WestJet must compensate bumped passengers, and its current policies are unreasonable and unclear, federal regulator rules

June 13, 2013

Halifax, June 13, 2013 – WestJet’s current policy, which states that “no denied boarding compensation will be provided” for flights to and from Canada with the exceptions of flights departing from the US, is unreasonable according to a ruling of the Canadian Transportation Agency (CTA), released yesterday.

The CTA found that WestJet’s denied boarding policy was also unclear and contradicted other policies of the airline that were put in place as a result of the 2012 landmark decisions of the CTA on rights of bumped passengers. The CTA opined that “WestJet has been irresponsible” in leaving some of its policies unchanged following the 2012 decisions.

The decision, which upholds a complaint by Gábor Lukács, a Halifax mathematician and air passengers’ rights advocate, orders WestJet to revise its denied boarding policy by July 15, 2013.

Last month, the CTA upheld another complaint of Lukács, and ordered Air Canada to increase the amount of compensation it pays to bumped passengers on domestic itineraries.

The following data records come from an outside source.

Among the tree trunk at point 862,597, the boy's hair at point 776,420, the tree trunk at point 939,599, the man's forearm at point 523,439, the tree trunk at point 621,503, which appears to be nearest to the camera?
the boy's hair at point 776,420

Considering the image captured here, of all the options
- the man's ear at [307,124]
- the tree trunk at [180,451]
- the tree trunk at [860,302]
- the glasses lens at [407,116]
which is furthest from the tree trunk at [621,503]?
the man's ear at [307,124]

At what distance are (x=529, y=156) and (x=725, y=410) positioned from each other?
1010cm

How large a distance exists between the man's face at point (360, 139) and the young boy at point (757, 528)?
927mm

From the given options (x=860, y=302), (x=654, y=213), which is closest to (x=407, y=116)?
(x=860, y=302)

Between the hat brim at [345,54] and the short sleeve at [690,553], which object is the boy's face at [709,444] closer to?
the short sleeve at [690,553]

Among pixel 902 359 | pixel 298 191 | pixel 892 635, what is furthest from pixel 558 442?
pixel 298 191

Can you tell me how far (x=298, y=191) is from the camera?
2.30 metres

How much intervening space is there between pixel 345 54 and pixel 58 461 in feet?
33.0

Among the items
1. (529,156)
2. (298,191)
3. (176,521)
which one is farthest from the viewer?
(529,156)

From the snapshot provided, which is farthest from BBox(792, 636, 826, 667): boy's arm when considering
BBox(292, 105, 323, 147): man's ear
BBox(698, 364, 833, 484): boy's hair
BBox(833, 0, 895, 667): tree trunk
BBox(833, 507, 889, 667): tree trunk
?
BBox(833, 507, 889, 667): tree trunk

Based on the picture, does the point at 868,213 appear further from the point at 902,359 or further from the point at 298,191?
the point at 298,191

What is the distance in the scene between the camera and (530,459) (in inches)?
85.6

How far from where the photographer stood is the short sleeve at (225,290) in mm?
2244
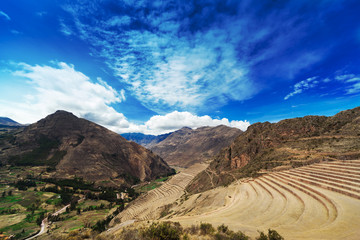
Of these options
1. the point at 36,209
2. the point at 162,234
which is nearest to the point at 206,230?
the point at 162,234

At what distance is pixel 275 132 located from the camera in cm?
5472

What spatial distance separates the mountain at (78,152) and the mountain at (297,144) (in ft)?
356

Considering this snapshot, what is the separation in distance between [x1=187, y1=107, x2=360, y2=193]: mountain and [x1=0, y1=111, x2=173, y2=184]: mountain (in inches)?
4267

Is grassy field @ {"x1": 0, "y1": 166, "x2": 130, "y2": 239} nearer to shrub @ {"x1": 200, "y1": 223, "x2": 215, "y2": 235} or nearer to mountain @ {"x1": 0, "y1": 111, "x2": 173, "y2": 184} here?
mountain @ {"x1": 0, "y1": 111, "x2": 173, "y2": 184}

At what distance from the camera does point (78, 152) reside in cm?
12544

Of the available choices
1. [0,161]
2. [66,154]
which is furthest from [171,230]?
[0,161]

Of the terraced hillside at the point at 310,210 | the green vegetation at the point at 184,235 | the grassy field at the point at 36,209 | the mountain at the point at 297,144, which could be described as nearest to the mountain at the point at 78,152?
the grassy field at the point at 36,209

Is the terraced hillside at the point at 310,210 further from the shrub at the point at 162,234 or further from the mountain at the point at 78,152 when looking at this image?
the mountain at the point at 78,152

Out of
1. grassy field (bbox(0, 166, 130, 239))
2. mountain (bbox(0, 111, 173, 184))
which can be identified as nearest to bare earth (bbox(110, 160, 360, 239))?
grassy field (bbox(0, 166, 130, 239))

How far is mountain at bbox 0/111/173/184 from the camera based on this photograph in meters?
117

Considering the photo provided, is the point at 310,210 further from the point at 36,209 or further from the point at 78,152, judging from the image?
the point at 78,152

Air Canada was given until June 26, 2013 to propose a new compensation scheme.

In sharp contrast to Canada, both the US and the EU have denied boarding regimes requiring airlines to pay substantial compensation to passengers who are delayed due to bumping. Canadian airlines must follow these regimes only with respect to flights departing from the US or the EU.

The Canadian Transportation Agency is a quasi-judicial body that is empowered to regulate the airline industry.